## [Source document]
%%

# Best option for watching races in USA???



## SantaCruz (Mar 22, 2002)

What are people using to watch the upcoming - packed - WorldTour season?

FloBikes?

NBC Sports Gold? (could not find a cycling schedule on their site)

a VPN? which one?


thanks for your time.


----------



## KoroninK (Aug 9, 2010)

NBC has the rights, so FloBikes can't show it in the US. Your option is NBCsport or gold or a VPN and hopefully find a Eurosport feed.


----------



## 4Crawler (Jul 13, 2011)

I use PureVPN (http://bit.ly/2ZTnWsm) and log into a UK server to watch via my EuroSport subscription. I've never had EuroSport ask for billing address but have heard some folks having that issue. There is an on-line UK debit type card available from TransferWise (https://bit.ly/2CrlLGr). I figure I'll go that route if EuroSport asks for a UK billing address at some time.

I guess GCN also has their new RacePass service up and running. Supposedly content varies by location. Not sure if you could get around that via VPN.


----------



## SantaCruz (Mar 22, 2002)

KoroninK said:


> NBC has the rights, so FloBikes can't show it in the US. Your option is NBCsport or gold or a VPN and hopefully find a Eurosport feed.


There is an Aussie site for free WorldTour races, or so i am told.

Emailed FloBikes about USA availability. 

NBC Sports Gold has no cycling schedule posted, tho i realize they have broadcast rights. The also do no offer many of the races, notably GdI.


----------



## SantaCruz (Mar 22, 2002)

%%

## [Provided material]

%%

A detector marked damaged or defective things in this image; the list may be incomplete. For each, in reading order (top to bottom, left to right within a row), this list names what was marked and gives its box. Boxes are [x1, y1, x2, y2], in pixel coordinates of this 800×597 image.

%%

## [Complete the following]
• 1. Pull the passage of the race-watching thread from "I use PureVPN" to "at some time.", word for word.
• 2. In the race-watching thread, which VPN service does 4Crawler use?
The listing plays no part in this.

## [Solutions for each task]
• 1.
I use PureVPN (http://bit.ly/2ZTnWsm) and log into a UK server to watch via my EuroSport subscription. I've never had EuroSport ask for billing address but have heard some folks having that issue. There is an on-line UK debit type card available from TransferWise (https://bit.ly/2CrlLGr). I figure I'll go that route if EuroSport asks for a UK billing address at some time.

• 2. PureVPN